По сути ничего не изменилось, по-прежнему, буду думать. Но, понимаете, война закончится — это фраза, которая вызывает в воображении самые разные картины. Но интересно было бы понять, что это значит на практике. Является ли некоторое перемирие, приостановка стрельбы окончанием войны. Что это за война. Так же привычно как граждане внутри России должны говорить СВО, вместо война, то мы с вами должны говорить — после начала полномасштабного вторжения, предполагая, что до этого тоже было вторжение, но не полномасштабное. И вот эта идея о том, что война идёт с 2014 года, а кто-то там и раньше считает, она становится общепринятой. При том, что все, я думаю, понимают разницу между 2022-м годом и всем, что было до 2022 года. При всём уважении к жертвам всех предыдущих боестолкновений.

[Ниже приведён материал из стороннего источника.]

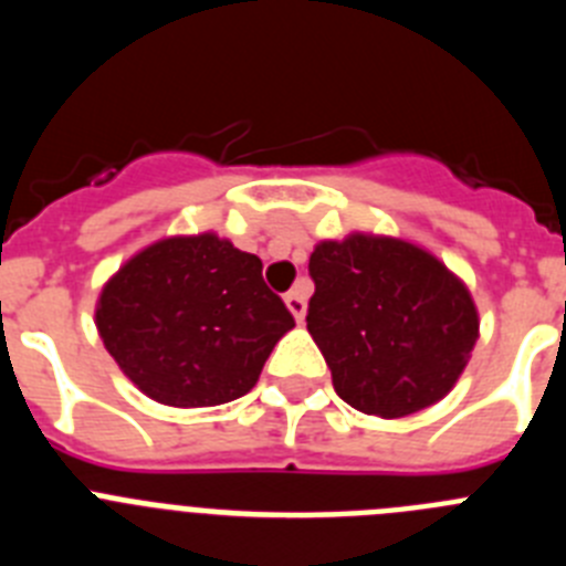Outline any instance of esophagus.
<instances>
[{"label": "esophagus", "mask_w": 566, "mask_h": 566, "mask_svg": "<svg viewBox=\"0 0 566 566\" xmlns=\"http://www.w3.org/2000/svg\"><path fill=\"white\" fill-rule=\"evenodd\" d=\"M286 306L289 312L294 314V319L303 323V317H306V286H303V283H297V286L286 294Z\"/></svg>", "instance_id": "34e87169"}]
</instances>
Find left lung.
Returning <instances> with one entry per match:
<instances>
[{
    "label": "left lung",
    "mask_w": 566,
    "mask_h": 566,
    "mask_svg": "<svg viewBox=\"0 0 566 566\" xmlns=\"http://www.w3.org/2000/svg\"><path fill=\"white\" fill-rule=\"evenodd\" d=\"M308 334L339 399L397 419L439 402L479 337L476 306L433 254L397 238L352 234L308 260Z\"/></svg>",
    "instance_id": "1"
}]
</instances>
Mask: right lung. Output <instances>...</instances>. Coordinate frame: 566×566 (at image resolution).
<instances>
[{
    "instance_id": "1",
    "label": "right lung",
    "mask_w": 566,
    "mask_h": 566,
    "mask_svg": "<svg viewBox=\"0 0 566 566\" xmlns=\"http://www.w3.org/2000/svg\"><path fill=\"white\" fill-rule=\"evenodd\" d=\"M96 326L149 399L207 408L252 391L294 317L258 254L198 234L158 240L124 263L104 286Z\"/></svg>"
}]
</instances>
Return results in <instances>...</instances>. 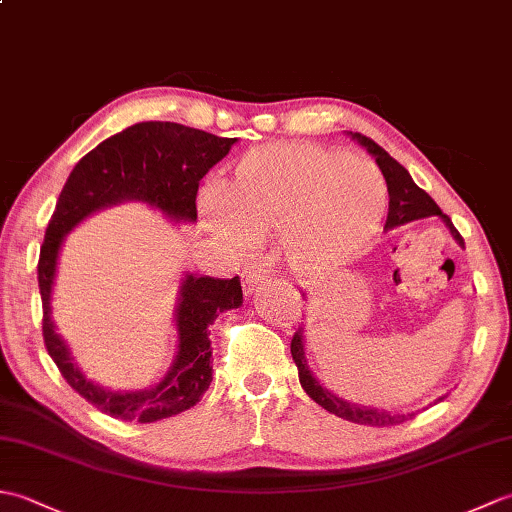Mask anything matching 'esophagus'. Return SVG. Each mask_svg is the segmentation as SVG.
Here are the masks:
<instances>
[{
    "label": "esophagus",
    "mask_w": 512,
    "mask_h": 512,
    "mask_svg": "<svg viewBox=\"0 0 512 512\" xmlns=\"http://www.w3.org/2000/svg\"><path fill=\"white\" fill-rule=\"evenodd\" d=\"M266 277H268V270L264 268V266H250L248 270H246V275H244V295L248 297V295H253V292L264 284L266 281Z\"/></svg>",
    "instance_id": "1"
}]
</instances>
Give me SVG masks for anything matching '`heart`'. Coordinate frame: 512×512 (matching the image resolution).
<instances>
[{
  "label": "heart",
  "mask_w": 512,
  "mask_h": 512,
  "mask_svg": "<svg viewBox=\"0 0 512 512\" xmlns=\"http://www.w3.org/2000/svg\"><path fill=\"white\" fill-rule=\"evenodd\" d=\"M387 209V184L372 162L314 143L248 151L220 193L202 195L209 231L235 248L279 235L297 273L350 262L372 239Z\"/></svg>",
  "instance_id": "b5f03b06"
}]
</instances>
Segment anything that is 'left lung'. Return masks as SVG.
I'll return each instance as SVG.
<instances>
[{
  "label": "left lung",
  "instance_id": "left-lung-1",
  "mask_svg": "<svg viewBox=\"0 0 512 512\" xmlns=\"http://www.w3.org/2000/svg\"><path fill=\"white\" fill-rule=\"evenodd\" d=\"M350 136L354 140H358V143H361L369 151V154L376 158V165L380 167V171H383V176H385L387 191H389V213H387L385 228H394L400 224H407L411 220H420V217L440 215L442 222L449 226V231L455 237V242L464 246V239L458 231H455L451 217L444 215L440 211V206L431 200V195L427 191H422L418 184L411 180L409 171L402 167L398 160L391 158L383 147L374 143L372 138H367L363 134H352V132H350ZM290 352H292V361H295V365L299 369L301 387L306 389V394L314 402H317V405H321L325 411L334 413V416L356 422V424H369V427H389V424H400L413 416V413H391L385 409L354 405V402L343 400L336 394H332V391L325 389L308 369L306 350H303V328H299L295 332V336H292Z\"/></svg>",
  "mask_w": 512,
  "mask_h": 512
}]
</instances>
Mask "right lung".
<instances>
[{
  "mask_svg": "<svg viewBox=\"0 0 512 512\" xmlns=\"http://www.w3.org/2000/svg\"><path fill=\"white\" fill-rule=\"evenodd\" d=\"M233 143L237 138H220L180 123H136L85 154L63 184L37 264L43 343L65 383L116 420L156 422L200 402L213 380L209 325L220 312L242 306V284L239 277H184L176 308L178 354L169 372L151 389L110 391L83 376L68 345L54 330L50 299L63 239L94 211L125 200L154 206L173 222H195L200 180L231 151Z\"/></svg>",
  "mask_w": 512,
  "mask_h": 512,
  "instance_id": "add662e5",
  "label": "right lung"
}]
</instances>
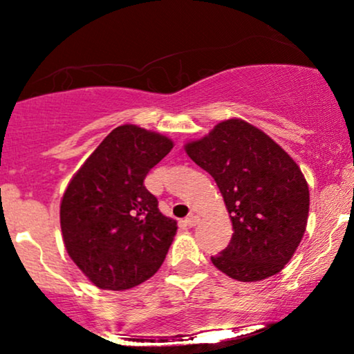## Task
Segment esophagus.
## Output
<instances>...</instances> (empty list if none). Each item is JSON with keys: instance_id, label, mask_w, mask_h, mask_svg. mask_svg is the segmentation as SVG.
Listing matches in <instances>:
<instances>
[{"instance_id": "esophagus-1", "label": "esophagus", "mask_w": 354, "mask_h": 354, "mask_svg": "<svg viewBox=\"0 0 354 354\" xmlns=\"http://www.w3.org/2000/svg\"><path fill=\"white\" fill-rule=\"evenodd\" d=\"M185 225H188V227H195L196 225V222H198V216L196 214H190V216H187L185 217Z\"/></svg>"}]
</instances>
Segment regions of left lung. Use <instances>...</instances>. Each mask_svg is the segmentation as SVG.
<instances>
[{"label": "left lung", "mask_w": 354, "mask_h": 354, "mask_svg": "<svg viewBox=\"0 0 354 354\" xmlns=\"http://www.w3.org/2000/svg\"><path fill=\"white\" fill-rule=\"evenodd\" d=\"M185 151L211 174L234 235L212 264L241 282L283 269L306 230L309 190L297 162L264 132L240 119L217 124Z\"/></svg>", "instance_id": "left-lung-1"}]
</instances>
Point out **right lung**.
I'll return each mask as SVG.
<instances>
[{
    "instance_id": "add662e5",
    "label": "right lung",
    "mask_w": 354,
    "mask_h": 354,
    "mask_svg": "<svg viewBox=\"0 0 354 354\" xmlns=\"http://www.w3.org/2000/svg\"><path fill=\"white\" fill-rule=\"evenodd\" d=\"M172 149L162 135L115 127L72 178L61 201L67 253L104 290H127L158 272L177 222L161 214L145 177Z\"/></svg>"
}]
</instances>
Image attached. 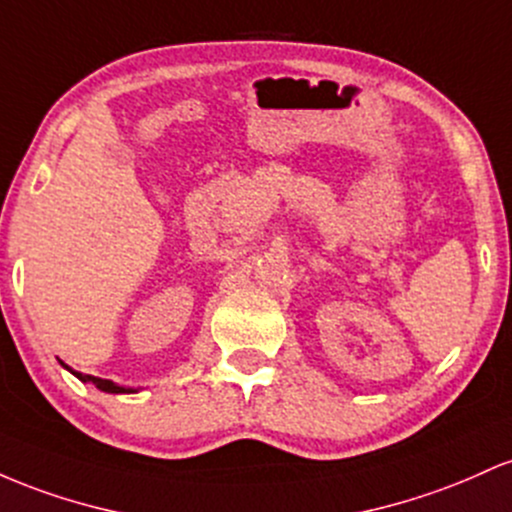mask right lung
Wrapping results in <instances>:
<instances>
[{
	"instance_id": "add662e5",
	"label": "right lung",
	"mask_w": 512,
	"mask_h": 512,
	"mask_svg": "<svg viewBox=\"0 0 512 512\" xmlns=\"http://www.w3.org/2000/svg\"><path fill=\"white\" fill-rule=\"evenodd\" d=\"M60 365L65 367V370H70L72 375L77 377V380H82L84 384H94L96 389H101V392H106V394H135V392H137L135 387H120V384L111 382V380H101V377H94V375H84V372H77V370H72V367L62 363V360H60Z\"/></svg>"
}]
</instances>
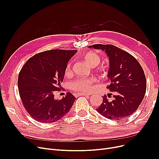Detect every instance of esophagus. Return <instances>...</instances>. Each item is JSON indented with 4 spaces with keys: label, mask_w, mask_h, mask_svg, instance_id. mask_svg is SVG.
Returning <instances> with one entry per match:
<instances>
[{
    "label": "esophagus",
    "mask_w": 159,
    "mask_h": 159,
    "mask_svg": "<svg viewBox=\"0 0 159 159\" xmlns=\"http://www.w3.org/2000/svg\"><path fill=\"white\" fill-rule=\"evenodd\" d=\"M89 95H90V94H88V93H77L75 94V97H79V96H86V97H88Z\"/></svg>",
    "instance_id": "34e87169"
}]
</instances>
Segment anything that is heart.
Wrapping results in <instances>:
<instances>
[{"label": "heart", "mask_w": 159, "mask_h": 159, "mask_svg": "<svg viewBox=\"0 0 159 159\" xmlns=\"http://www.w3.org/2000/svg\"><path fill=\"white\" fill-rule=\"evenodd\" d=\"M84 59L87 64L91 67H95L101 61V57L95 52H88L84 55ZM70 73L71 64L70 63H68L65 70V74L68 75ZM93 82V80L91 79L80 78L71 82L70 87L74 91H79V92L88 93L92 88Z\"/></svg>", "instance_id": "heart-1"}]
</instances>
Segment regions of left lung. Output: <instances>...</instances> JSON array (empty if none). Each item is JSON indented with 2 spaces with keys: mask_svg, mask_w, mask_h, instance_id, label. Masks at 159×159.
<instances>
[{
  "mask_svg": "<svg viewBox=\"0 0 159 159\" xmlns=\"http://www.w3.org/2000/svg\"><path fill=\"white\" fill-rule=\"evenodd\" d=\"M89 48L102 49L109 57L107 86L111 93L102 97V103L97 111L104 117L114 120H124L137 109L144 97L146 80L144 70L136 58L129 53L111 44H94Z\"/></svg>",
  "mask_w": 159,
  "mask_h": 159,
  "instance_id": "left-lung-1",
  "label": "left lung"
}]
</instances>
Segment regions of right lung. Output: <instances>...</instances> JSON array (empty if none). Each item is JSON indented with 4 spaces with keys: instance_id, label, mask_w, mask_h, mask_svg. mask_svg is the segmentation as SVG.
Here are the masks:
<instances>
[{
    "instance_id": "obj_1",
    "label": "right lung",
    "mask_w": 159,
    "mask_h": 159,
    "mask_svg": "<svg viewBox=\"0 0 159 159\" xmlns=\"http://www.w3.org/2000/svg\"><path fill=\"white\" fill-rule=\"evenodd\" d=\"M77 52L48 50L33 56L23 66L19 74V92L25 110L33 119L52 123L70 110L76 98L69 92L56 100L54 93L60 89L68 62Z\"/></svg>"
}]
</instances>
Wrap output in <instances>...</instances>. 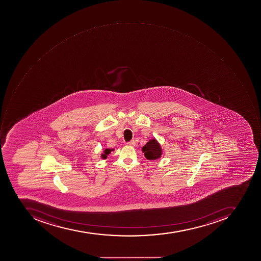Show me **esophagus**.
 <instances>
[{
    "instance_id": "esophagus-1",
    "label": "esophagus",
    "mask_w": 261,
    "mask_h": 261,
    "mask_svg": "<svg viewBox=\"0 0 261 261\" xmlns=\"http://www.w3.org/2000/svg\"><path fill=\"white\" fill-rule=\"evenodd\" d=\"M127 145L128 146H135L136 145V142L134 141V140H131V141H129V142L127 143Z\"/></svg>"
}]
</instances>
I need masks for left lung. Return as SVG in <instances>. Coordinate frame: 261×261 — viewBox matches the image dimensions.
<instances>
[{"instance_id":"1","label":"left lung","mask_w":261,"mask_h":261,"mask_svg":"<svg viewBox=\"0 0 261 261\" xmlns=\"http://www.w3.org/2000/svg\"><path fill=\"white\" fill-rule=\"evenodd\" d=\"M142 152L147 160H155L161 157L163 150L156 139L153 138L142 147Z\"/></svg>"}]
</instances>
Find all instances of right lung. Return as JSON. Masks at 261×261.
Here are the masks:
<instances>
[{"label":"right lung","mask_w":261,"mask_h":261,"mask_svg":"<svg viewBox=\"0 0 261 261\" xmlns=\"http://www.w3.org/2000/svg\"><path fill=\"white\" fill-rule=\"evenodd\" d=\"M114 148H112V149H110V148H106L103 153H101V157L103 159V160H106L107 158V155H110L111 151H114Z\"/></svg>","instance_id":"right-lung-1"}]
</instances>
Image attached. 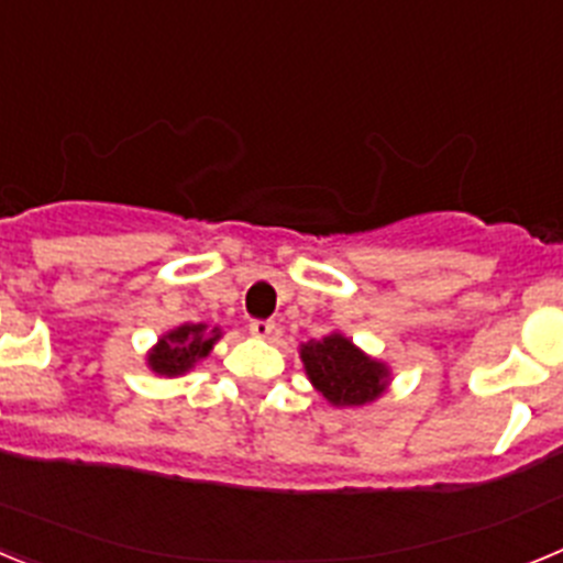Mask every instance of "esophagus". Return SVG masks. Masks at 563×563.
I'll list each match as a JSON object with an SVG mask.
<instances>
[{"label": "esophagus", "instance_id": "obj_1", "mask_svg": "<svg viewBox=\"0 0 563 563\" xmlns=\"http://www.w3.org/2000/svg\"><path fill=\"white\" fill-rule=\"evenodd\" d=\"M273 330H276V324H273L271 318H253L251 321V332L256 338H271Z\"/></svg>", "mask_w": 563, "mask_h": 563}]
</instances>
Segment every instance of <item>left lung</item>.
<instances>
[{"mask_svg": "<svg viewBox=\"0 0 563 563\" xmlns=\"http://www.w3.org/2000/svg\"><path fill=\"white\" fill-rule=\"evenodd\" d=\"M301 361L312 386L335 406H363L386 389V366L363 355L350 338L327 335L307 343Z\"/></svg>", "mask_w": 563, "mask_h": 563, "instance_id": "8db88e82", "label": "left lung"}]
</instances>
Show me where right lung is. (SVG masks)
I'll use <instances>...</instances> for the list:
<instances>
[{"instance_id": "add662e5", "label": "right lung", "mask_w": 563, "mask_h": 563, "mask_svg": "<svg viewBox=\"0 0 563 563\" xmlns=\"http://www.w3.org/2000/svg\"><path fill=\"white\" fill-rule=\"evenodd\" d=\"M220 338V330L206 332V324L180 327V330L168 332L148 355V366L161 375H183L194 366V363L206 357L211 352L213 341Z\"/></svg>"}]
</instances>
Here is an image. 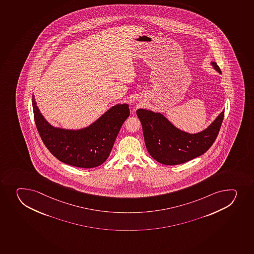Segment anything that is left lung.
I'll return each instance as SVG.
<instances>
[{
  "label": "left lung",
  "mask_w": 254,
  "mask_h": 254,
  "mask_svg": "<svg viewBox=\"0 0 254 254\" xmlns=\"http://www.w3.org/2000/svg\"><path fill=\"white\" fill-rule=\"evenodd\" d=\"M211 64L221 73L215 62ZM136 115L141 121L149 154L160 163L175 166L198 157L210 148L220 130L224 111L205 130L196 134L176 128L161 113L138 109Z\"/></svg>",
  "instance_id": "left-lung-1"
}]
</instances>
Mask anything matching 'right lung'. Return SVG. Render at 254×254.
Masks as SVG:
<instances>
[{
	"mask_svg": "<svg viewBox=\"0 0 254 254\" xmlns=\"http://www.w3.org/2000/svg\"><path fill=\"white\" fill-rule=\"evenodd\" d=\"M38 132L45 146L64 163L80 168L100 166L108 158L118 132L130 115L128 104H117L88 127L66 130L54 127L44 118L32 96Z\"/></svg>",
	"mask_w": 254,
	"mask_h": 254,
	"instance_id": "right-lung-1",
	"label": "right lung"
}]
</instances>
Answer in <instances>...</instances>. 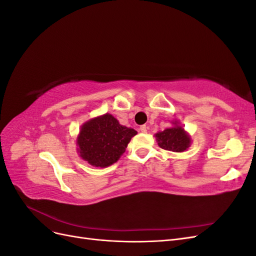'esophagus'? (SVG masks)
I'll return each mask as SVG.
<instances>
[{
    "instance_id": "1",
    "label": "esophagus",
    "mask_w": 256,
    "mask_h": 256,
    "mask_svg": "<svg viewBox=\"0 0 256 256\" xmlns=\"http://www.w3.org/2000/svg\"><path fill=\"white\" fill-rule=\"evenodd\" d=\"M138 130L141 131V132H143V134H145L146 131H147V127L145 126V125H142V126H140V128H138Z\"/></svg>"
}]
</instances>
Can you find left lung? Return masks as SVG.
Listing matches in <instances>:
<instances>
[{"instance_id": "obj_1", "label": "left lung", "mask_w": 256, "mask_h": 256, "mask_svg": "<svg viewBox=\"0 0 256 256\" xmlns=\"http://www.w3.org/2000/svg\"><path fill=\"white\" fill-rule=\"evenodd\" d=\"M157 141L161 148L166 150L182 152L186 150L190 145V138L184 132V128L175 126L168 128L156 134Z\"/></svg>"}]
</instances>
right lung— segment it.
Returning <instances> with one entry per match:
<instances>
[{
  "instance_id": "1",
  "label": "right lung",
  "mask_w": 256,
  "mask_h": 256,
  "mask_svg": "<svg viewBox=\"0 0 256 256\" xmlns=\"http://www.w3.org/2000/svg\"><path fill=\"white\" fill-rule=\"evenodd\" d=\"M136 134L134 129L122 126L111 114H104L82 126L78 150L90 164L106 168L120 159Z\"/></svg>"
}]
</instances>
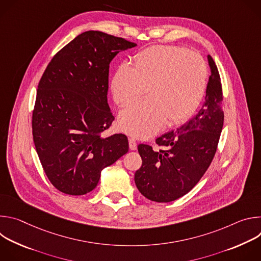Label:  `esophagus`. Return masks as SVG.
<instances>
[{"mask_svg": "<svg viewBox=\"0 0 261 261\" xmlns=\"http://www.w3.org/2000/svg\"><path fill=\"white\" fill-rule=\"evenodd\" d=\"M129 147L131 151H135L137 148V143L134 138H129Z\"/></svg>", "mask_w": 261, "mask_h": 261, "instance_id": "1", "label": "esophagus"}]
</instances>
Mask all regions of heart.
Returning a JSON list of instances; mask_svg holds the SVG:
<instances>
[{"mask_svg":"<svg viewBox=\"0 0 261 261\" xmlns=\"http://www.w3.org/2000/svg\"><path fill=\"white\" fill-rule=\"evenodd\" d=\"M134 67L121 64L111 80L115 102L123 107L144 94L147 101L121 111L119 127L145 139L168 126L187 121L198 107L206 87L207 67L203 58L184 47L155 45L133 58Z\"/></svg>","mask_w":261,"mask_h":261,"instance_id":"1","label":"heart"}]
</instances>
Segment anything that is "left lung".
Instances as JSON below:
<instances>
[{
  "instance_id": "obj_1",
  "label": "left lung",
  "mask_w": 261,
  "mask_h": 261,
  "mask_svg": "<svg viewBox=\"0 0 261 261\" xmlns=\"http://www.w3.org/2000/svg\"><path fill=\"white\" fill-rule=\"evenodd\" d=\"M211 76L205 100L198 114L189 122L156 139L154 151L148 144H139L141 167L134 179L139 192L152 201L170 202L187 194L211 165L217 151L224 113L220 74L207 56Z\"/></svg>"
}]
</instances>
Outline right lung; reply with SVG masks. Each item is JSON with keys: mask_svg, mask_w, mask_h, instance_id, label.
I'll list each match as a JSON object with an SVG mask.
<instances>
[{"mask_svg": "<svg viewBox=\"0 0 261 261\" xmlns=\"http://www.w3.org/2000/svg\"><path fill=\"white\" fill-rule=\"evenodd\" d=\"M134 46L121 37L85 32L55 55L39 82L33 139L46 176L65 194L94 190L102 169L129 150L126 135L102 133L115 120L107 103L109 64Z\"/></svg>", "mask_w": 261, "mask_h": 261, "instance_id": "add662e5", "label": "right lung"}]
</instances>
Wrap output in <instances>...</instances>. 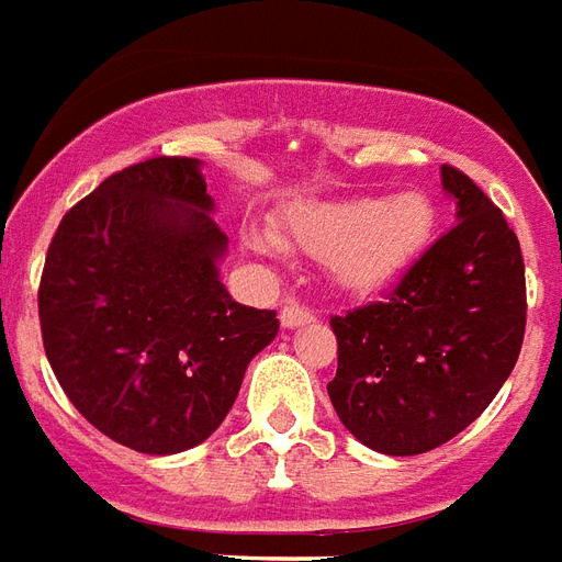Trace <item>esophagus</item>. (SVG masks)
<instances>
[{
  "label": "esophagus",
  "instance_id": "34e87169",
  "mask_svg": "<svg viewBox=\"0 0 562 562\" xmlns=\"http://www.w3.org/2000/svg\"><path fill=\"white\" fill-rule=\"evenodd\" d=\"M280 322L282 327H303V324L315 322V315L301 303H285L280 310Z\"/></svg>",
  "mask_w": 562,
  "mask_h": 562
}]
</instances>
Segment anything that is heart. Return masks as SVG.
Here are the masks:
<instances>
[{
  "label": "heart",
  "mask_w": 562,
  "mask_h": 562,
  "mask_svg": "<svg viewBox=\"0 0 562 562\" xmlns=\"http://www.w3.org/2000/svg\"><path fill=\"white\" fill-rule=\"evenodd\" d=\"M431 235L435 207L423 193L301 205L280 223V244L327 261L336 282L351 292H375L396 280L426 252ZM247 244L259 252L280 247L261 228H249Z\"/></svg>",
  "instance_id": "1"
}]
</instances>
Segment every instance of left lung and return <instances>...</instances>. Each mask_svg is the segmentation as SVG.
<instances>
[{"mask_svg":"<svg viewBox=\"0 0 562 562\" xmlns=\"http://www.w3.org/2000/svg\"><path fill=\"white\" fill-rule=\"evenodd\" d=\"M459 223L402 280L334 315L336 414L360 443L419 456L492 405L521 355L527 285L521 244L503 211L456 166H440Z\"/></svg>","mask_w":562,"mask_h":562,"instance_id":"obj_1","label":"left lung"}]
</instances>
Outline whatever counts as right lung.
Here are the masks:
<instances>
[{"label": "right lung", "instance_id": "right-lung-1", "mask_svg": "<svg viewBox=\"0 0 562 562\" xmlns=\"http://www.w3.org/2000/svg\"><path fill=\"white\" fill-rule=\"evenodd\" d=\"M193 157H151L61 217L37 285L44 351L70 405L115 443L172 456L214 435L273 310L228 297V238Z\"/></svg>", "mask_w": 562, "mask_h": 562}]
</instances>
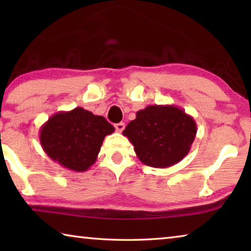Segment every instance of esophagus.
Listing matches in <instances>:
<instances>
[{
    "label": "esophagus",
    "mask_w": 251,
    "mask_h": 251,
    "mask_svg": "<svg viewBox=\"0 0 251 251\" xmlns=\"http://www.w3.org/2000/svg\"><path fill=\"white\" fill-rule=\"evenodd\" d=\"M115 128H116V130L117 131H123V129L125 128V124L123 122H121V123H117V124H115Z\"/></svg>",
    "instance_id": "34e87169"
}]
</instances>
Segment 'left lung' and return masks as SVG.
Returning <instances> with one entry per match:
<instances>
[{
  "label": "left lung",
  "instance_id": "1",
  "mask_svg": "<svg viewBox=\"0 0 251 251\" xmlns=\"http://www.w3.org/2000/svg\"><path fill=\"white\" fill-rule=\"evenodd\" d=\"M197 133L194 117L175 105H150L138 110L123 130L143 164L167 168L188 154Z\"/></svg>",
  "mask_w": 251,
  "mask_h": 251
}]
</instances>
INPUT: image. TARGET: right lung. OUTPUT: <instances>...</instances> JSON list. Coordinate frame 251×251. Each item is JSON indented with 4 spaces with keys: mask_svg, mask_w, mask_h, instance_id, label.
<instances>
[{
    "mask_svg": "<svg viewBox=\"0 0 251 251\" xmlns=\"http://www.w3.org/2000/svg\"><path fill=\"white\" fill-rule=\"evenodd\" d=\"M114 126L103 116L76 107L58 112L40 129V142L50 159L74 172H86L97 159L105 136Z\"/></svg>",
    "mask_w": 251,
    "mask_h": 251,
    "instance_id": "obj_1",
    "label": "right lung"
}]
</instances>
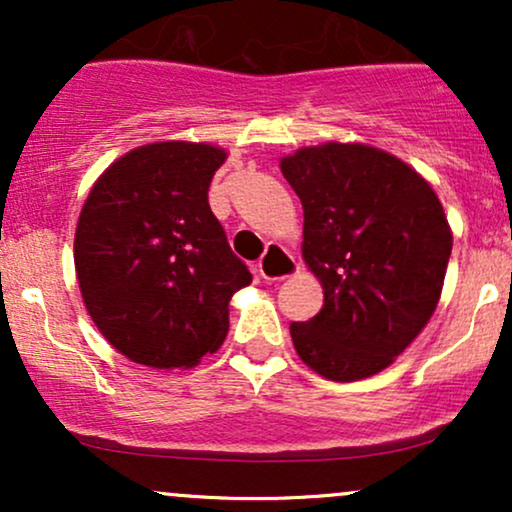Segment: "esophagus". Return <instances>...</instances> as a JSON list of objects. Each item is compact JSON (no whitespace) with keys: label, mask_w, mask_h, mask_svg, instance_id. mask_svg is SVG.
<instances>
[{"label":"esophagus","mask_w":512,"mask_h":512,"mask_svg":"<svg viewBox=\"0 0 512 512\" xmlns=\"http://www.w3.org/2000/svg\"><path fill=\"white\" fill-rule=\"evenodd\" d=\"M257 269H260L262 279L281 281V279H289L293 274H298V269L301 267H298L296 257H293L289 250L281 248V245L276 243H269L260 264H257Z\"/></svg>","instance_id":"esophagus-1"}]
</instances>
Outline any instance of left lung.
<instances>
[{
	"instance_id": "1",
	"label": "left lung",
	"mask_w": 512,
	"mask_h": 512,
	"mask_svg": "<svg viewBox=\"0 0 512 512\" xmlns=\"http://www.w3.org/2000/svg\"><path fill=\"white\" fill-rule=\"evenodd\" d=\"M303 204V260L325 305L293 322L296 354L334 383L395 363L436 313L452 231L424 175L361 142L301 146L279 161Z\"/></svg>"
}]
</instances>
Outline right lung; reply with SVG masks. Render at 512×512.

Понятно, что 2022 год ни с чем этим несравним, даже если он является следствием всего того, что было в 2014-м и в 2015-м, и в 2016-м году. Поэтому, что есть окончание войны, сказать отсюда, из той точки, в которой мы с вами разговариваем, трудно. Я знаю по поводу себя, в общем, довольно простую вещь и тут для меня российские власти, конечно, ситуацию упростили, спасибо им. У меня существует законодательный запрет на профессию. Мой статус иностранного агента запрещает мне преподавать. И также де-факто запрещает мне высказываться публично на любой российской площадке, обставляя это высказывание таким количеством отягощений, на которое не пойдёт ни организатор, ни слушатель.
Если я не могу работать, если я не могу реализовывать свои профессиональные функции, то находиться в таком месте, где я не могу работать, мне смысла нет. Зачем я там? Чтобы что? Воздухом дышать? Незачем. Поэтому для меня, в общем, ситуация еще проще. Мне даже не надо раздумывать над тем, что есть война и, когда именно она закончилась. И, что подразумевает ее окончание. Если есть законодательный запрет, то я там не живу. Если этот законодательный запрет снимается, а он не может сняться только для меня, он должен вообще исчезнуть, как таковой, тогда, значит, можно. С рисками, с неудобствами, но с возможностью работать. Вот когда такая возможность по закону у меня появится, то да, тут мне надо будет уже не просто размышлять теоретически, а размышлять практически, деятельностно, как выражаются педагоги, над тем как возвращаться и, собственно, продолжать работать.